--- Supplied passage ---
◇ ◇ ◇ ◇ ◇ ◇ ◇

As the wins continue to pile up for the Boston Celtics, so does the praise and adulation from others throughout the league. 

It’s a double-edged sword if you think about it. 

Acknowledging how good the Celtics are, is indeed a sign of respect. 

But it also means Boston plays every game with a large target on its back unlike any of Brad Stevens’ previous Celtics teams. 

And that means every game they play, even those like tonight’s matchup at Atlanta where they will be heavily favored, are dangerous matchups.

Because for some teams, the next best thing to competing against the champ (Golden State) is facing the team with the best record who just knocked off the champ. 

That will be one of the dynamics at work tonight when the Celtics (14-2) kick off a three-game road trip against a trio of sub-.500 teams beginning with the Hawks (3-12).

Boston has shown tremendous focus and attention to detail during their 14-game winning streak. But in that span, the Celtics have never had a trio of teams right behind each other that struggled as much as the Hawks, the Miami Heat and the Dallas Mavericks have this season. 

Not including games played on Friday, Boston’s next three opponents are a combined 11-33. 

All three of those teams would love to be the one to knock off the Celtics, the kind of victory that could significantly shift the direction of their respective franchises from their current downward spin. 

Meanwhile, the Celtics will look to continue to play with the kind of defensive temperament that has catapulted them to the top of the NBA’s defensive standings in several categories. 

“The way they’re beating teams it ain’t pretty,” a league executive texted NBC Sports Boston. “But they win. Last I checked, that’s what matters most.”

And that success has to a large degree, put a bigger bullseye on the Celtics than ever. 

“Now that we have a reputation, I think everyone is coming for us,” said Boston’s Jaylen Brown. “Now we have to come play even harder, and I think we can do that. I think we are more than capable.”

Especially if they continue to defend at a level we haven’t seen in years. 

Boston has a league-best defensive rating of 95.4. A key component in Boston’s strong play defensively has been their ability to win the battle of the boards. They come into tonight’s game with a .530 rebounding percentage which is second in the league to Portland (.539).

◇ ◇ ◇ ◇ ◇ ◇ ◇

In the article about the Celtics, what is Boston's defensive rating?

--- Given entries ---
◇ ◇ ◇ ◇ ◇ ◇ ◇

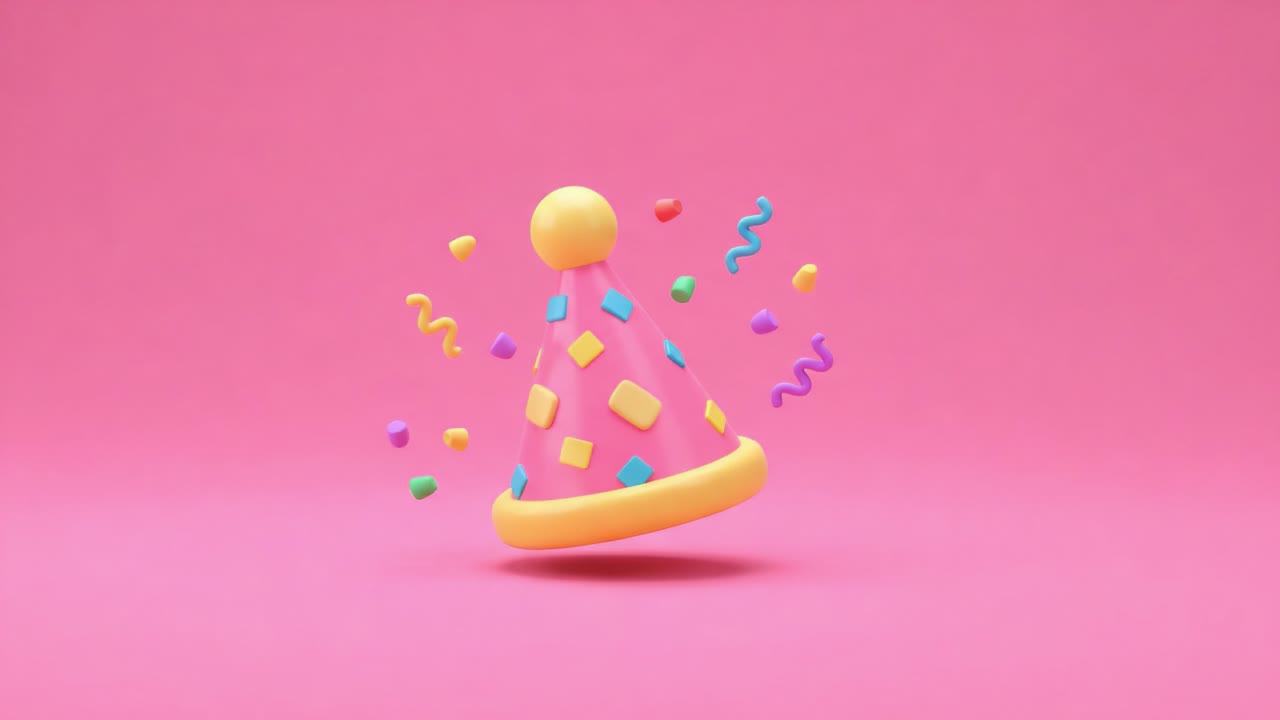 A Vibrant Celebration Hat Surrounded by Colorful Confetti on a Bright Pink Background, Perfect for Festive Occasions and Joyful Gatherings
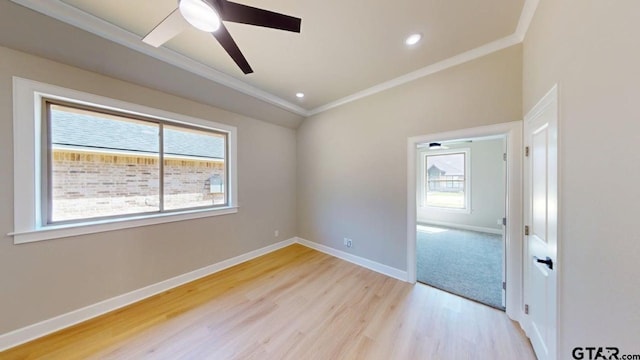 19346 Aida Dr, Flint, TX 75762 - empty room featuring ornamental molding, light wood-type flooring, a ceiling fan, and recessed lighting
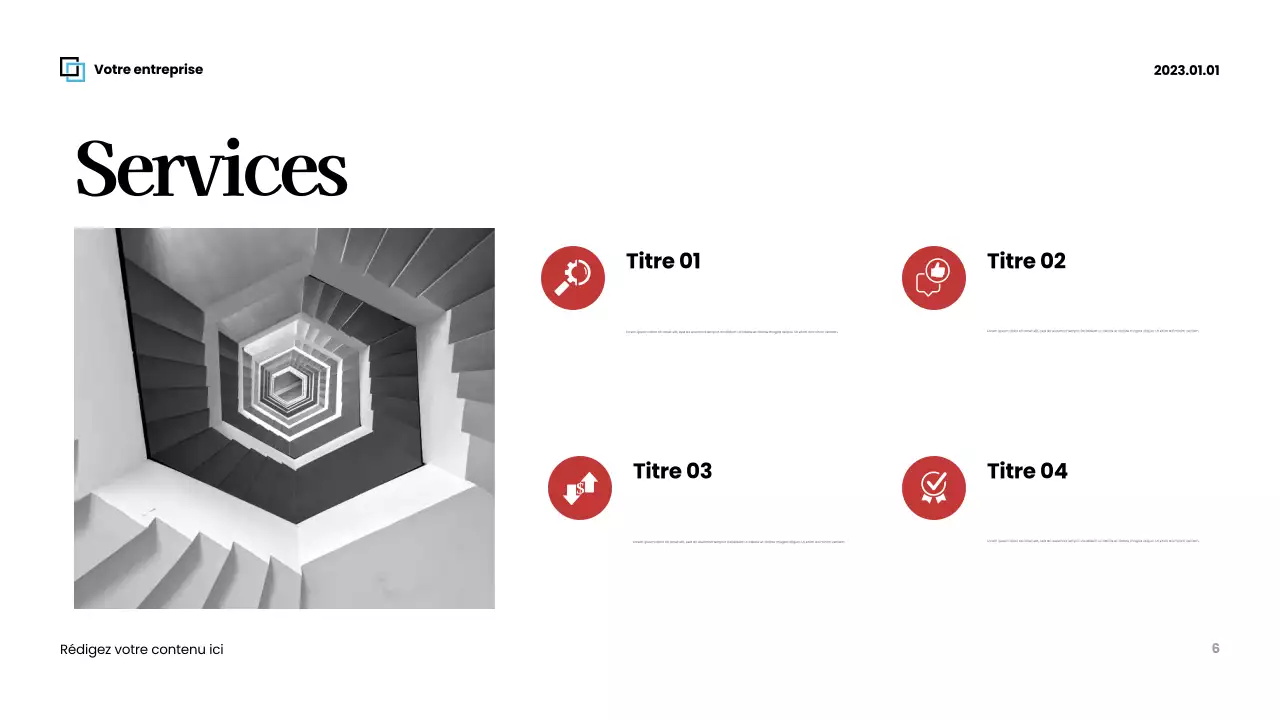 Présentation commerciale moderne rouge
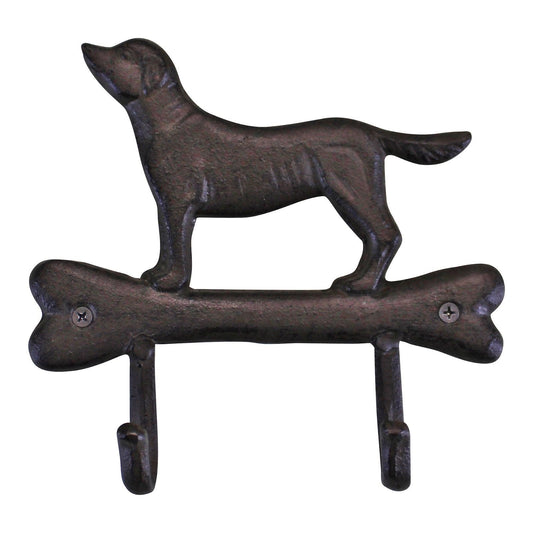 Rustic Cast Iron Wall Hooks, Gun Dog Design With 2 Hooks - Ashton and Finch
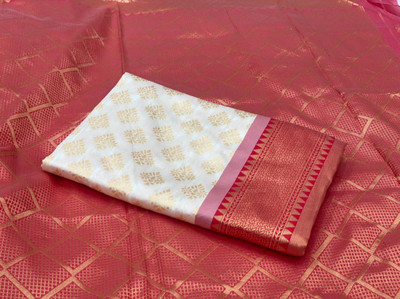 Rudr Venture Self Design Banarasi Cotton Silk Saree(Beige)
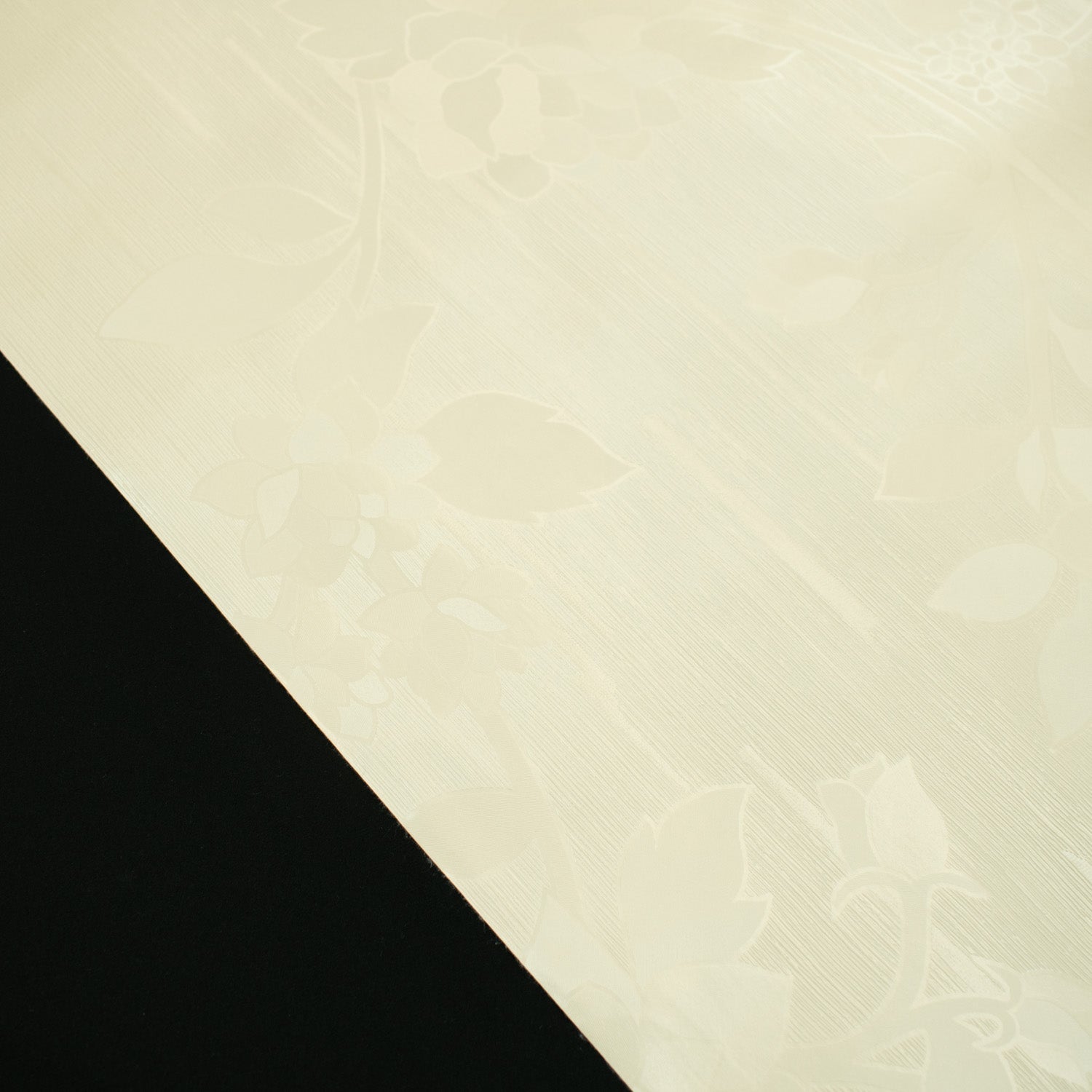 Cream Floral Vines Plastic Tablecloth Fabric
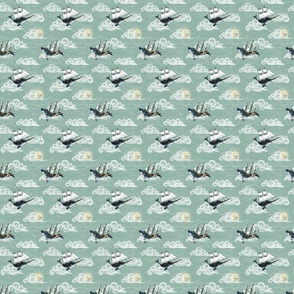 Extra Small 1.5 inch whales Whimsical Sky Wonderland, gender neutral baby nursery nautical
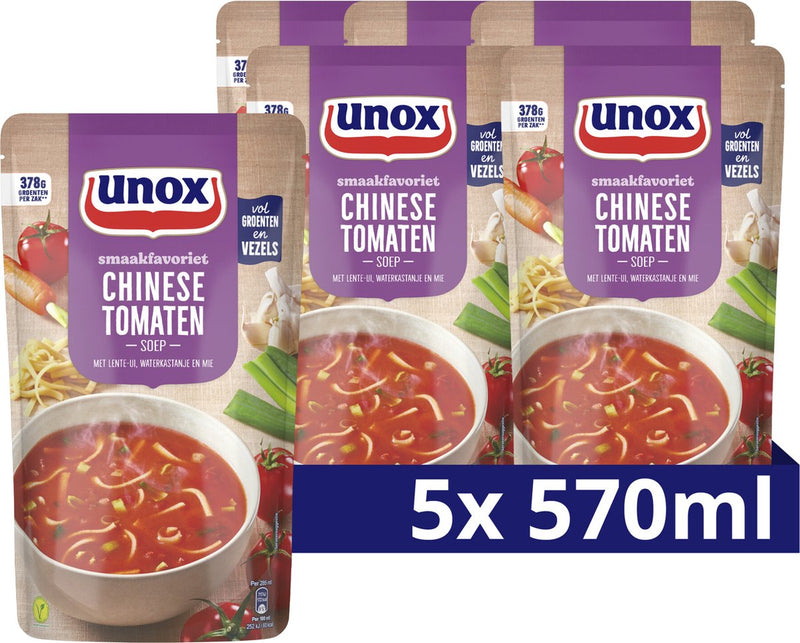 Unox - zuppa in busta - zuppa di pomodoro cinese - 5 buste x 570 ml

◇ ◇ ◇ ◇ ◇ ◇ ◇

--- Output for this exercise ---
95.4, the best in the league.